Читать книгу Tiempo muerto - Харлан Кобен - Страница 11

Оглавление

7

Myron llegó al MacDougal’s Pub, el primer bar de la lista de Win. El reservado de la parte de atrás estaba vacío, de modo que lo ocupó. Permaneció un rato sentado con la esperanza de que alguna fuerza sobrenatural le revelara si aquél era el local donde Greg se había citado con Carla.
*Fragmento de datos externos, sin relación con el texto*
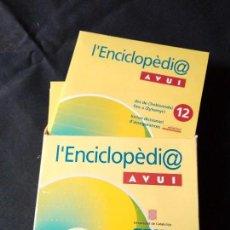 Coleccionismo Papel Varios: L'ENCICLOPÈDI@ AVUI - 12 CD . Lote 109363399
No sintió nada, ni positivo ni negativo. Tal vez debería ir a ver a una espiritista.

La camarera se acercó con parsimonia, como si el esfuerzo que necesitaba para cruzar el local fuera comparable al de abrirse paso por una capa de nieve profunda y mereciera un premio por conseguirlo. Myron le dedicó una de sus mejores sonrisas, tipo Christian Slater, cordial pero perversa. No debe confundirse con el tipo Jack Nicholson, perversa pero cordial.

—Hola —la saludó.

La camarera dejó un posavasos sobre la mesa.
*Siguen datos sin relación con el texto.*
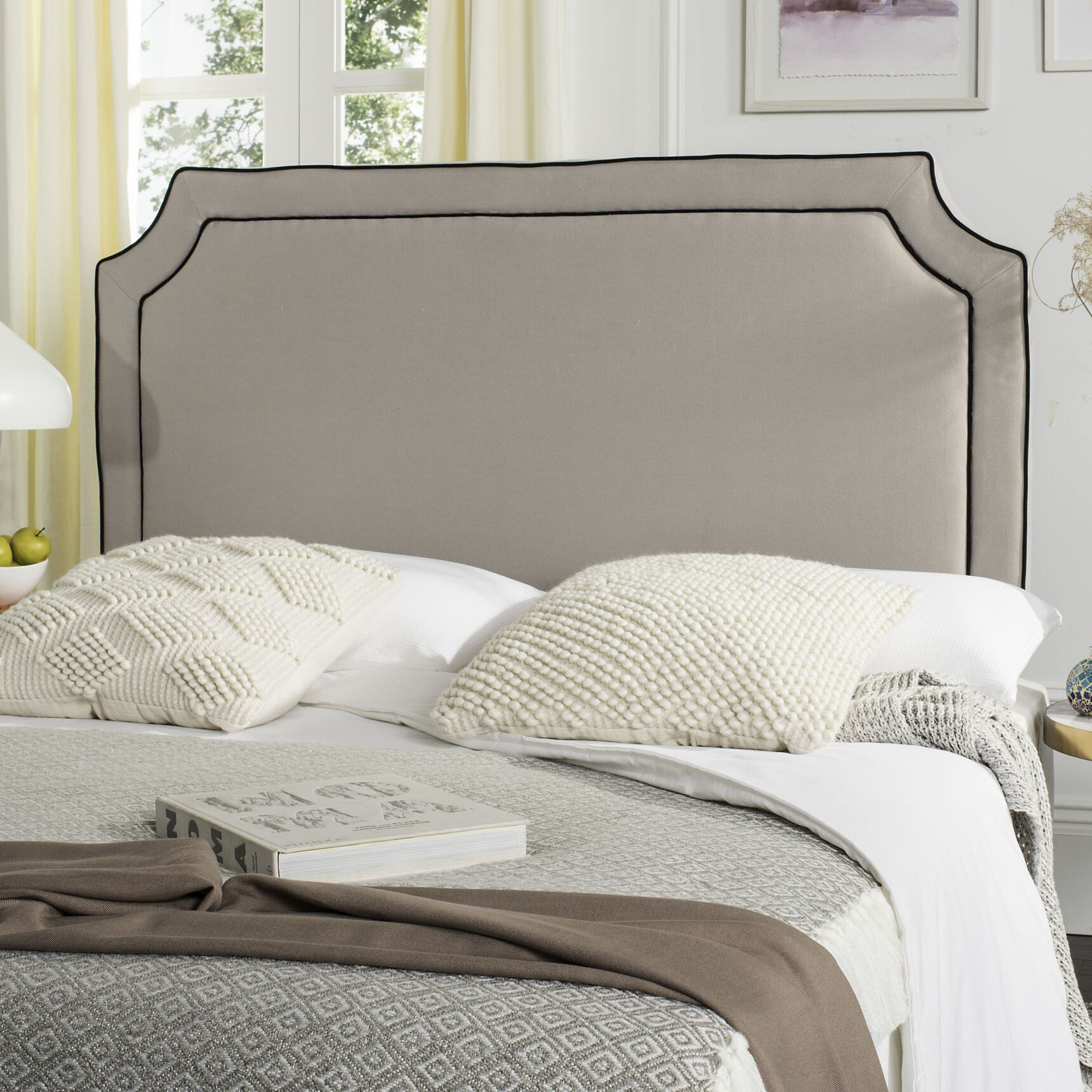 Cloverdale Upholstered Panel Headboard Upholstery: Linen Taupe, Size: Twin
—¿Qué le apetece? —preguntó al tiempo que intentaba sin éxito emplear un tono amistoso. Es difícil encontrar camareras simpáticas en Manhattan, excepto las de cadenas como TGI Friday o Bennigan, donde te dicen su nombre y añaden que serán tu «camarera», como si pudieras confundirlas con otra cosa, por ejemplo, con tu asesor financiero o tu médico de cabecera.
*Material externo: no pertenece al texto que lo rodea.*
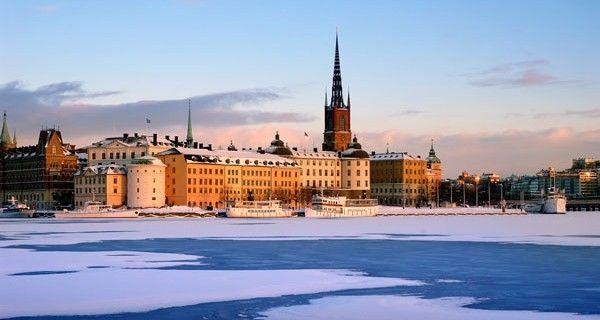 stockholm-paysage-hiver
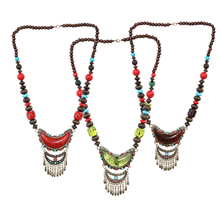 Tribal Jewelry Vintage Long Pendant Necklace Antique Gypsy Tribal Statement Women Beads Necklace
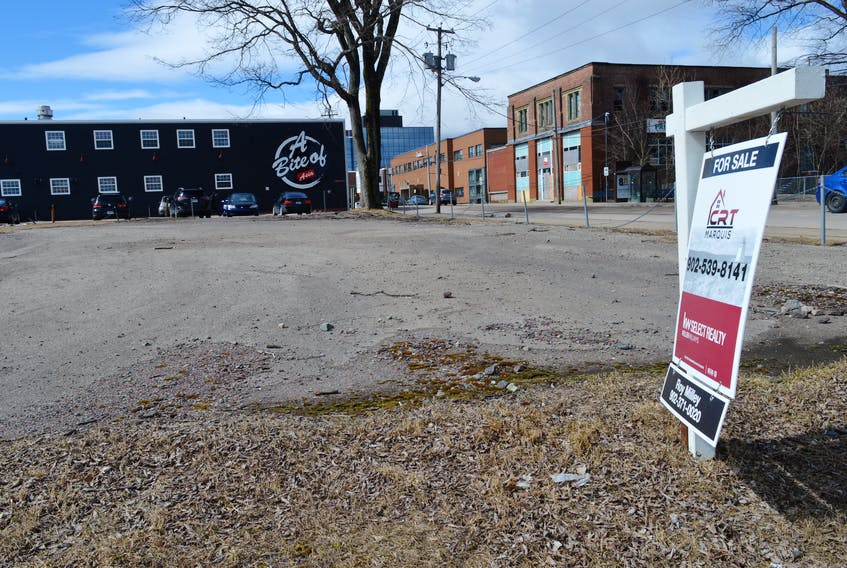 The Atlantic Association of Community Business Development Corporations launched a program to help land owners attract foreign investment to develop properties for commercial and industrial use. — SALTWIRE NETWORK FILE PHOTO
—¿Tienen Yoo-Hoo? —preguntó Myron.

—¿El qué?

—Olvídelo. Una cerveza.

La mujer lo miró sin pestañear.

—¿De qué marca?

La sutileza no iba a servirle de nada a Myron.

—¿Le gusta el baloncesto? —preguntó.

La camarera se encogió de hombros.

—¿Sabe quién es Greg Downing?

—Sí.

—Greg me habló de este lugar —añadió Myron—. Me comentó que había estado aquí la otra noche.

—¿Sí?

—¿Trabajó el sábado por la noche?

La camarera hizo un gesto de asentimiento con la cabeza.

—¿Atendió esta mesa?

—Sí —respondió ella con evidente impaciencia.

—¿Lo vio?

—No. Sólo me ocupo de las mesas. ¿Una Michelob le va bien?

Myron consultó su reloj y fingió sobresaltarse.

—¡Caramba!, cómo pasa el tiempo. Tengo que irme. —Le dio dos dólares—. Gracias por su paciencia.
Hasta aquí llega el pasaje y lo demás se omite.